=== Fragmento seleccionado ===

Artículo escrito por Jesús Núñez y publicado en "EUROPA SUR" el 14 de marzo de 2022, pág. 14.
El original está ilustrado con una fotografía en blanco y negro.
Debió ser realmente eficaz la aplicación del real decreto de 23 de octubre de 1894, dictado expresamente por el ministerio de Hacienda para evitar el contrabando procedente de la colonia británica de Gibraltar.
Y lo debió ser por las numerosas críticas que recibió, especialmente desde el Peñón, pues cuando se quejaban desde allí, o provocaban que se hiciese desde aquí, bien seguro era porque les molestaba o perjudicaba sus intereses. La mejor prueba de ello fue que no llegó a cumplir los dos años de vigencia en plenitud, pues fue rectificado por otro, fechado el 30 de agosto de 1896.
Tal y como se reconocía en su exposición, el texto de 1894 “fue un ensayo que llevó, dentro de sus necesidades (se refería a las de la Aduana de La Línea de la Concepción), eficaces remedios para corregir determinados abusos y para mejorar la marcha del servicio de vigilancia aduanera en aquel territorio”. Es decir, del Campo de Gibraltar.
A renglón seguido se continuaba exponiendo que “la experiencia ha demostrado que algunas de las reclamaciones a que la citada mediada dio ocasión, como la da siempre todo lo que altera sistemas o modifica costumbres, aunque éstas sean perjudiciales, pueden ser atendidas en beneficio de los intereses del comercio y sin menoscabo de los de la Hacienda pública”.

===

**Enunciado**
¿Puedes copiar íntegro, sin cambiar nada, el artículo de arriba sobre el real decreto de 1894 contra el contrabando de Gibraltar?

=== Conjunto de datos ===

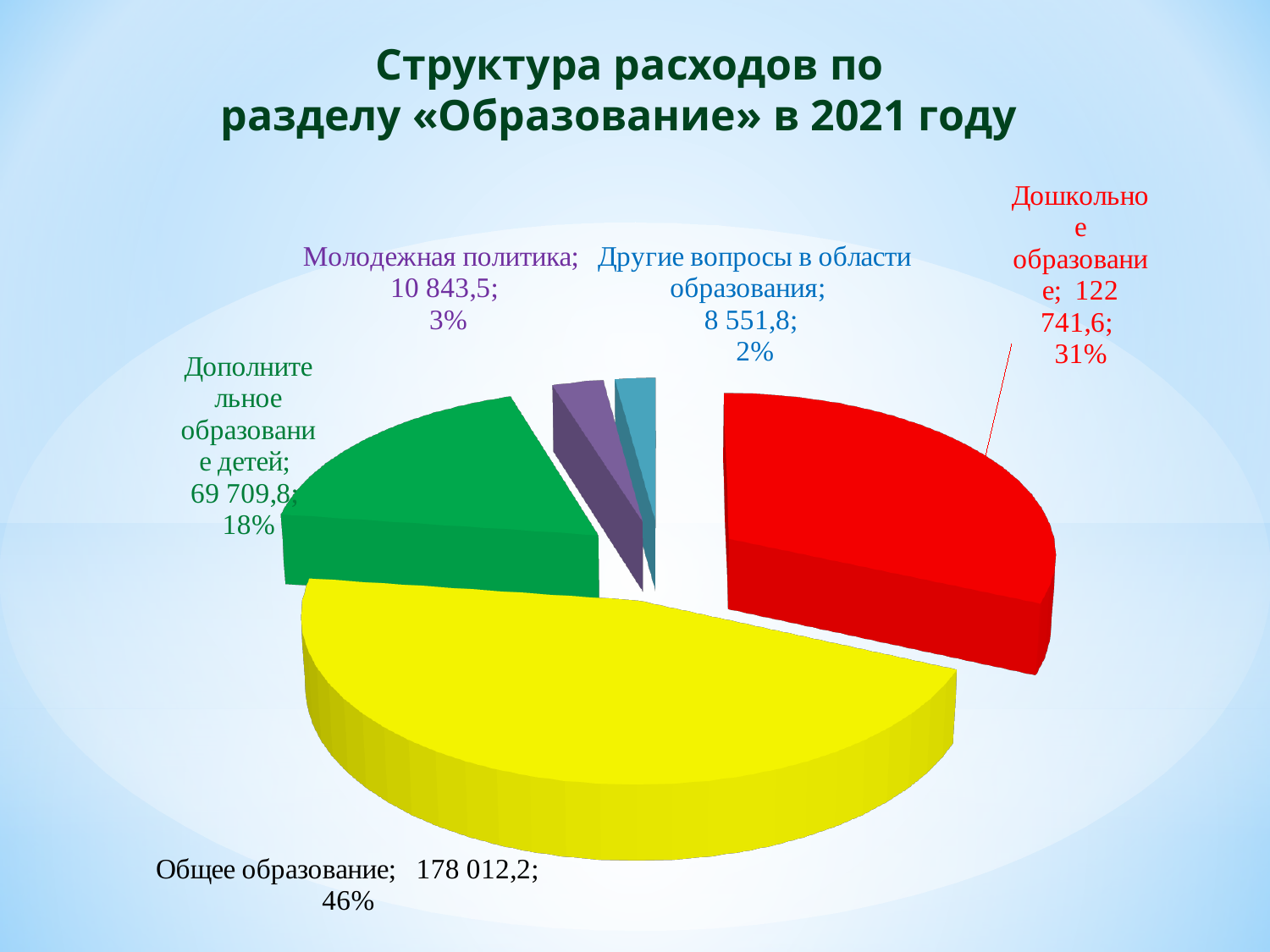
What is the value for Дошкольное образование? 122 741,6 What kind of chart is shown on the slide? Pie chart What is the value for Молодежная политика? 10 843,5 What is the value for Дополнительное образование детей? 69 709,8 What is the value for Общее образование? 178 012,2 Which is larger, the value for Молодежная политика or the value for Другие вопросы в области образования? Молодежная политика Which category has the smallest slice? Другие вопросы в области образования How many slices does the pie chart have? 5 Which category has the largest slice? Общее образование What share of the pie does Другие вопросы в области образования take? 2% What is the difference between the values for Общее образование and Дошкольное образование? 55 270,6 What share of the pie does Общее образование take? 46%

===

**Tu respuesta**
Artículo escrito por Jesús Núñez y publicado en "EUROPA SUR" el 14 de marzo de 2022, pág. 14.
El original está ilustrado con una fotografía en blanco y negro.
Debió ser realmente eficaz la aplicación del real decreto de 23 de octubre de 1894, dictado expresamente por el ministerio de Hacienda para evitar el contrabando procedente de la colonia británica de Gibraltar.
Y lo debió ser por las numerosas críticas que recibió, especialmente desde el Peñón, pues cuando se quejaban desde allí, o provocaban que se hiciese desde aquí, bien seguro era porque les molestaba o perjudicaba sus intereses. La mejor prueba de ello fue que no llegó a cumplir los dos años de vigencia en plenitud, pues fue rectificado por otro, fechado el 30 de agosto de 1896.
Tal y como se reconocía en su exposición, el texto de 1894 “fue un ensayo que llevó, dentro de sus necesidades (se refería a las de la Aduana de La Línea de la Concepción), eficaces remedios para corregir determinados abusos y para mejorar la marcha del servicio de vigilancia aduanera en aquel territorio”. Es decir, del Campo de Gibraltar.
A renglón seguido se continuaba exponiendo que “la experiencia ha demostrado que algunas de las reclamaciones a que la citada mediada dio ocasión, como la da siempre todo lo que altera sistemas o modifica costumbres, aunque éstas sean perjudiciales, pueden ser atendidas en beneficio de los intereses del comercio y sin menoscabo de los de la Hacienda pública”.